Seamlessly Combine Knowledge on Google BigQuery and ClickHouse Cloud with AWS Glue

October 15, 2025

62

Migrating from Google Cloud’s BigQuery to ClickHouse Cloud on AWS permits companies to leverage the pace and effectivity of ClickHouse for real-time analytics whereas benefiting from AWS’s scalable and safe surroundings. This text gives a complete information to executing a direct knowledge migration utilizing AWS Glue ETL, highlighting the benefits and finest practices for a seamless transition.

AWS Glue ETL allows organizations to find, put together, and combine knowledge at scale with out the burden of managing infrastructure. With its built-in connectivity, Glue can seamlessly learn knowledge from Google Cloud’s BigQuery and write it to ClickHouse Cloud on AWS, eradicating the necessity for customized connectors or advanced integration scripts. Past connectivity, Glue additionally gives superior capabilities similar to a visible ETL authoring interface, automated job scheduling, and serverless scaling, permitting groups to design, monitor, and handle their pipelines extra effectively. Collectively, these options simplify knowledge integration, scale back latency, and ship important price financial savings, enabling sooner and extra dependable migrations.

Stipulations

Earlier than utilizing AWS Glue to combine knowledge into ClickHouse Cloud, you should first arrange the ClickHouse surroundings on AWS. This contains creating and configuring your ClickHouse Cloud on AWS, ensuring community entry and safety teams are correctly outlined, and verifying that the cluster endpoint is accessible. As soon as the ClickHouse surroundings is prepared, you possibly can leverage the AWS Glue built-in connector to seamlessly write knowledge into ClickHouse Cloud from sources similar to Google Cloud BigQuery. You’ll be able to observe the subsequent part to finish the setup.

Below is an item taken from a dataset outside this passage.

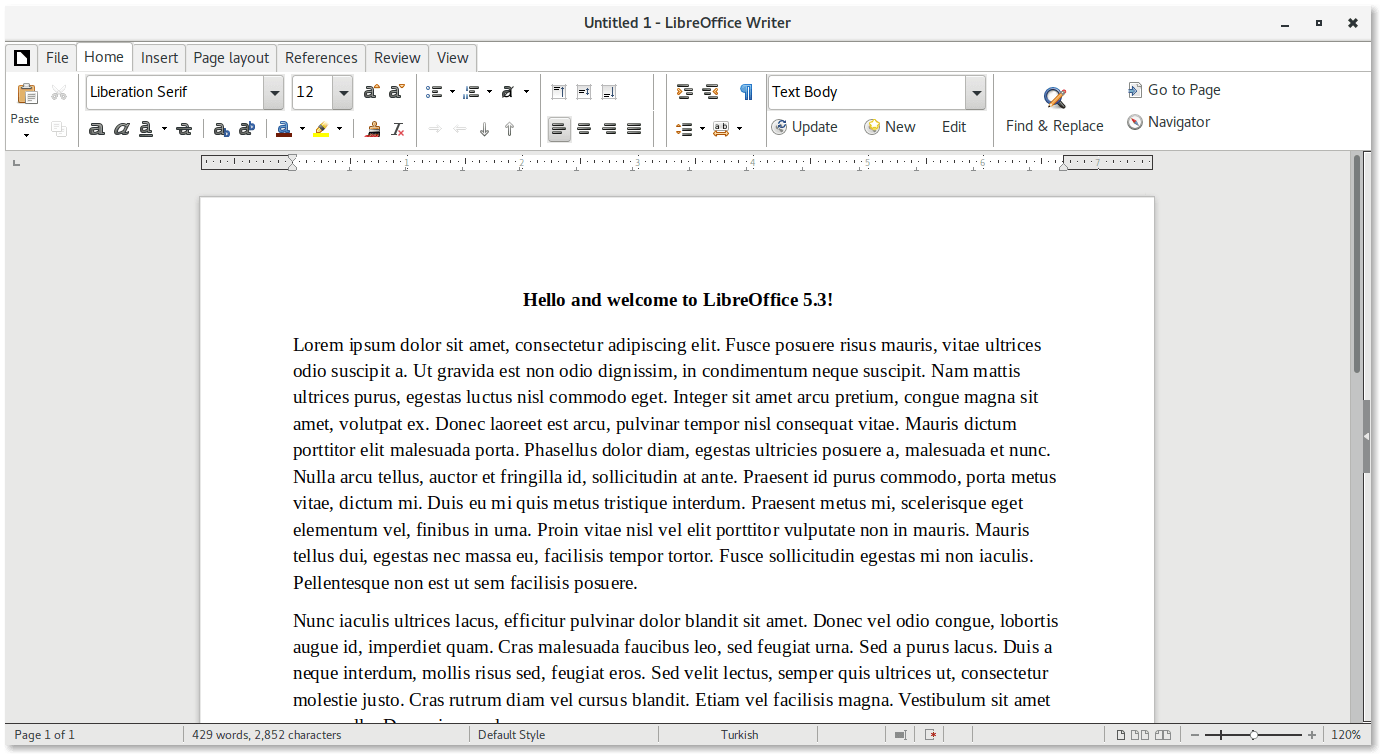 Libreoffice 5.3 Notebook Toolbar Mode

Arrange ClickHouse Cloud on AWS
1. Comply with the ClickHouse official web site to arrange surroundings (bear in mind to permit distant entry within the config file if utilizing Clickhouse OSS)
  https://clickhouse.com/docs/get-started/quick-start
Subscribe the ClickHouse Glue market connector
1. Open Glue Connectors and select Go to AWS Market
2. On the record of AWS Glue market connectors, enter ClickHouse within the search bar. Then select ClickHouse Connector for AWS Glue
3. Select View buy choices on the fitting high of the view
4. Evaluate Phrases and Situations and select Settle for Phrases
5. Select Proceed to Configuration as soon as it’s enabled
6. On Comply with the seller’s directions half within the connector directions as under, select the connector enabling hyperlink at step 3

Configure AWS Glue ETL Job for ClickHouse Integration

AWS Glue allows direct migration by connecting with ClickHouse Cloud on AWS by built-in connectors, permitting for seamless ETL operations. Throughout the Glue console, customers can configure jobs to learn knowledge from S3 and write it on to ClickHouse Cloud. Utilizing AWS Glue Knowledge Catalog, knowledge in S3 may be listed for environment friendly processing, whereas Glue’s PySpark assist permits for advanced knowledge transformations, together with knowledge sort conversions, to assist compatibility with ClickHouse’s schema.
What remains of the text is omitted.